Later that night the concierge led them back downstairs through the eerily silent corridors and stairwell, took off the wax seals and the wire placed on their apartment door by the gendarmes, quickly removed the mezuzah from the doorway with the claws of a hammer and handed it to Max’s father—who subsequently lost it; it was never found—and closed the door behind them. A few days later, a man from the French resistance brought them food.
Five small rooms. The dimmest of electric lights. Who paid their very low electric bill? They never found out. No heat. Two bitter winters. Metal shutters fastened across the windows, angled downward so they could see only slitted views of the street. For two years no glimpse of the sky.

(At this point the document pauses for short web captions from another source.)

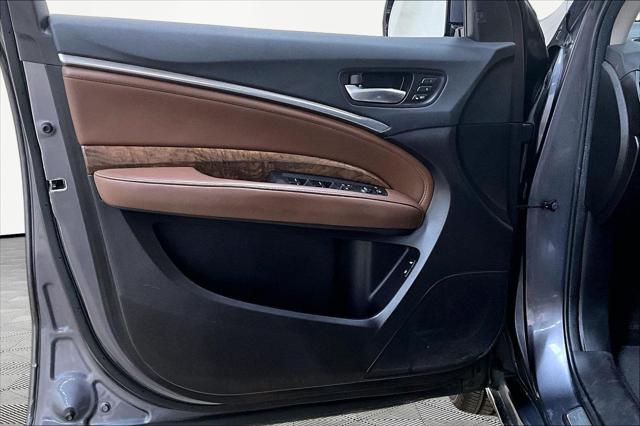 2019 Acura MDX Advance Pkg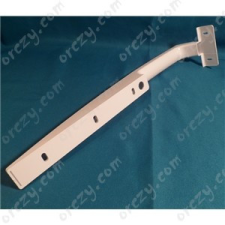 AEG Fogantyú (fődarab az ajtóra) erdeti AEG pl.: S70330DT hűtőgép beépíthető gépek kiegészítői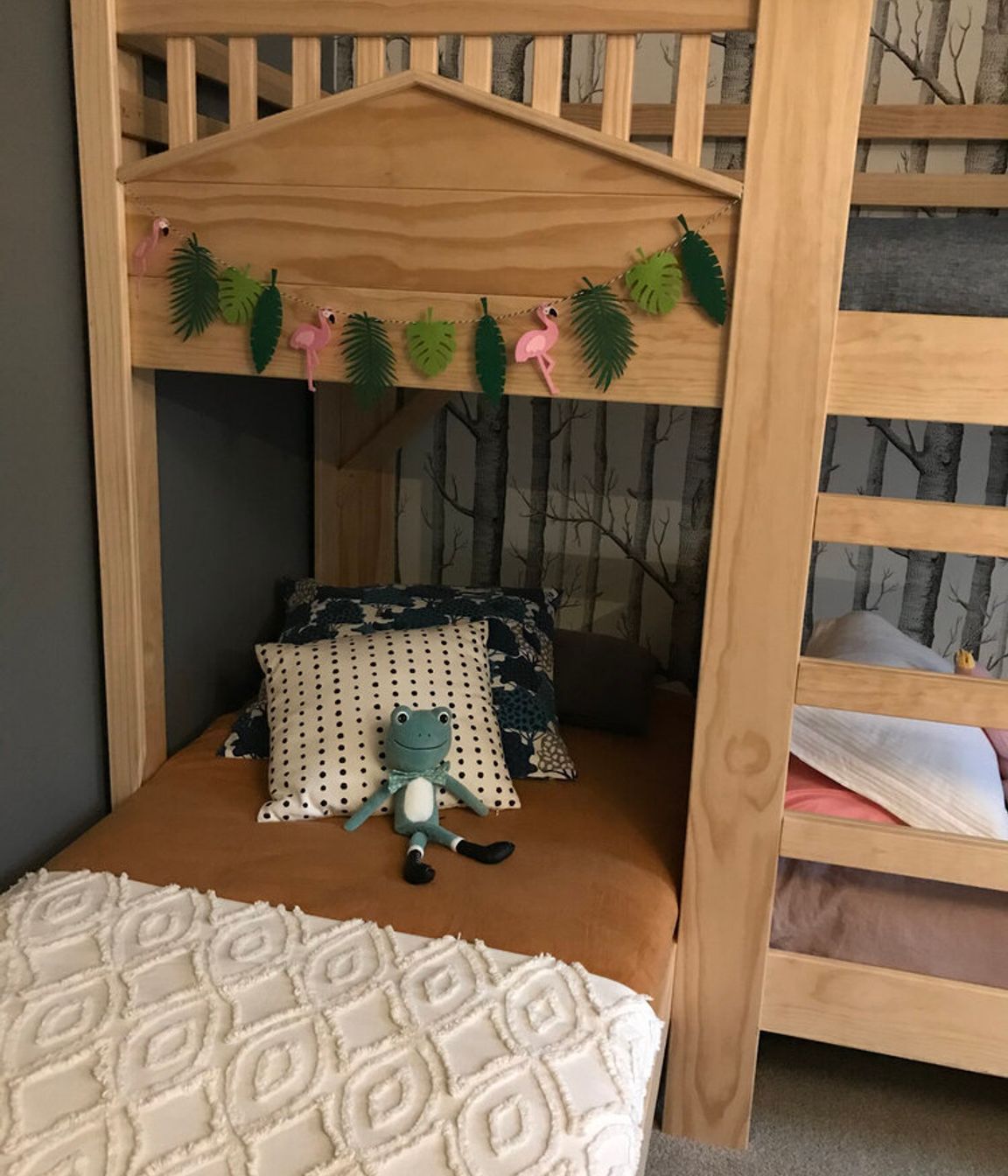 The Tree House Renovation - Wellington
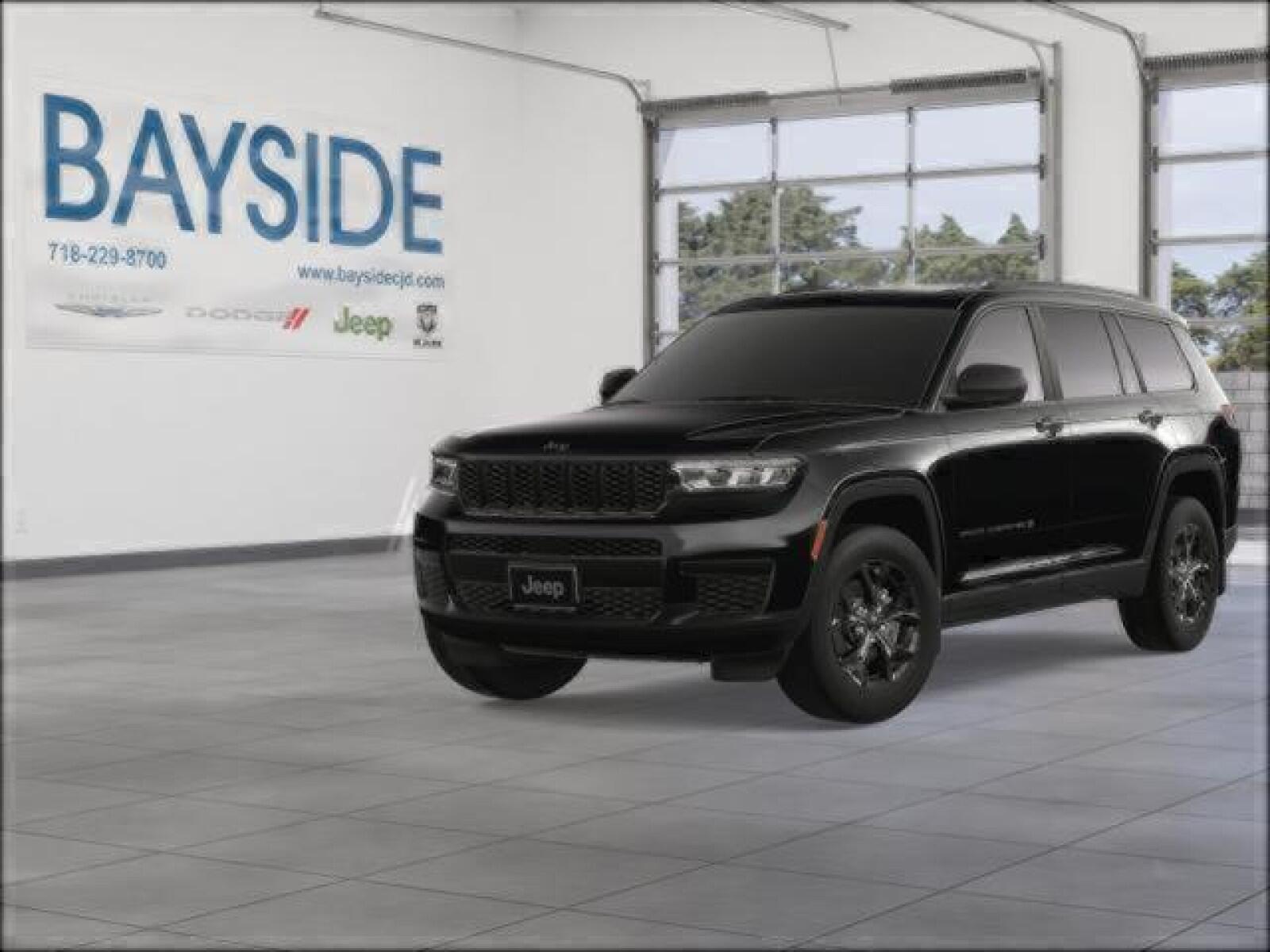 2025 Jeep Grand Cherokee L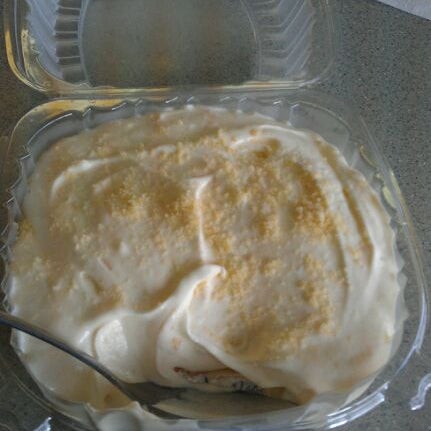 The BANANA PUDDING can cause a FIGHT!!! I WISH SOMEBODY WOULD ASK FOR SOME!!!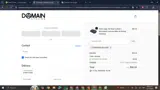 NORAIDEESILVERA coupon verification screenshot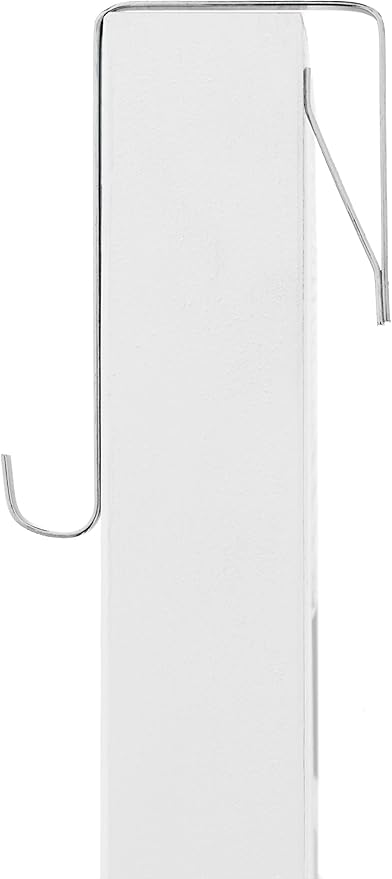 Whitmor 16 Pocket OTD Shoe Organizer Gray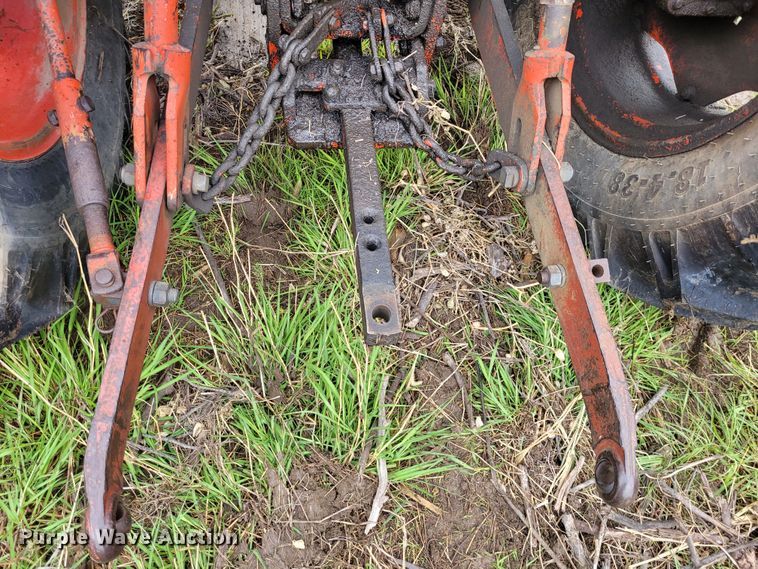 image for item DK1893 Case 1690  tractor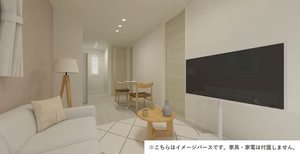 コートビレッジ 203号-1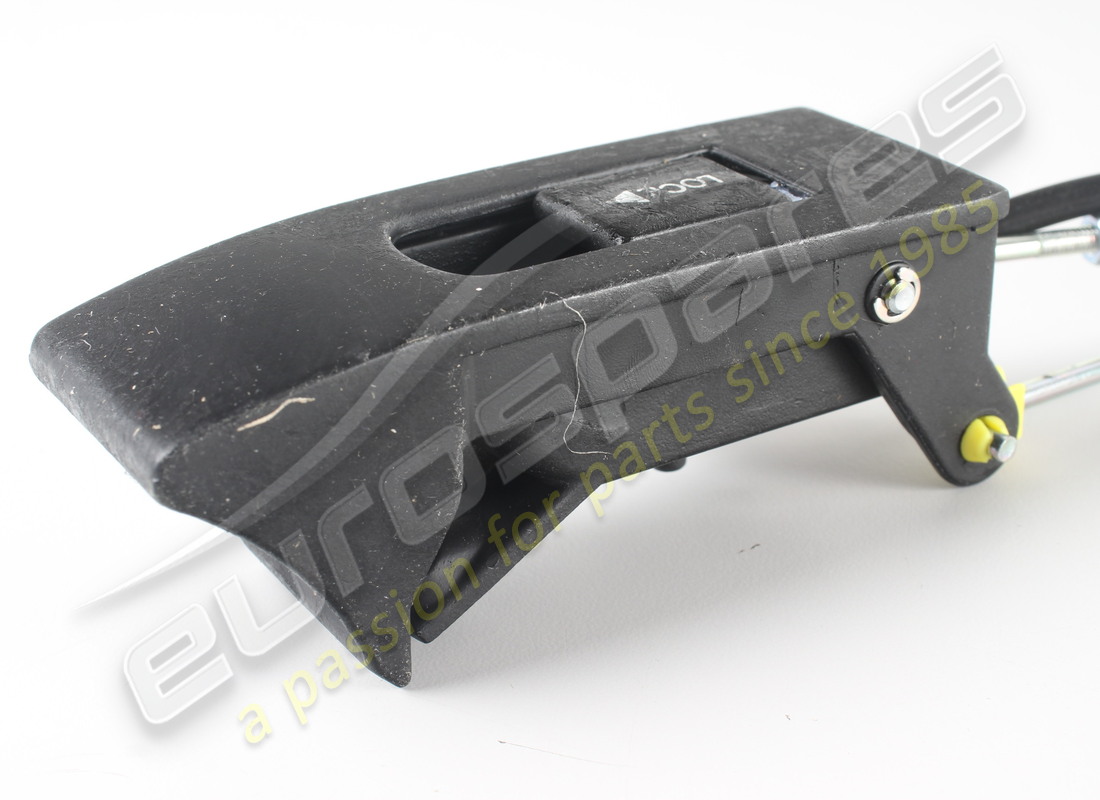 new (other) ferrari rh inner handle for door op. part number 66217600 (3)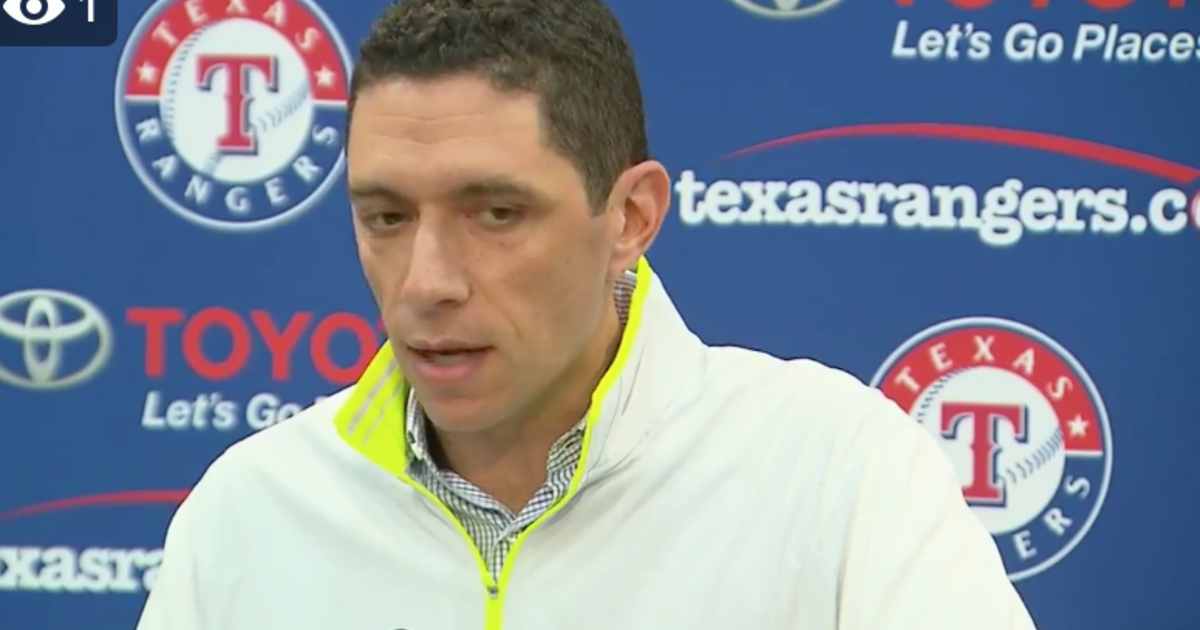 Texas Rangers fire President of Baseball Operations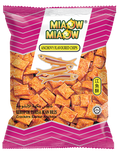 MIAOW MIAOW ANCHOVY FLAVOUR CHIPS SNACKS 50G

Late one morning, about a year after the roundup, cars and trucks filled with German soldiers suddenly appeared at the corners, sealing the street, and they knew it was over, someone had betrayed them. They waited in terror for the knocks on the door. But it was only the German commandant of Paris coming to be photographed distributing oranges to French children in the nearby school. And one night American bombers struck at the nearby railroad yard and lit the sky to high noon, and two blocks away a row of houses disappeared beneath an errant cluster of bombs, and they felt the walls of the apartment shaking and the windows rattling and plaster falling from the ceiling, and she cried again and Max held her awkwardly to him, patting her shoulder, soothing her with promises of his dauntless protection. Darkness and terror for two years until August 1944, when the great bell of Notre-Dame peals the liberation of the city. Crowds in the street, shouts, distant gunfire. Devorah and Max open the door to the apartment and do not wait for the elevator. They race down the stairs together, he holding her little hand—she is six years old—and burst out onto the street, the air warm and the sky cloudy, and feel their eyes pierced and blinded by the hazy late-afternoon light.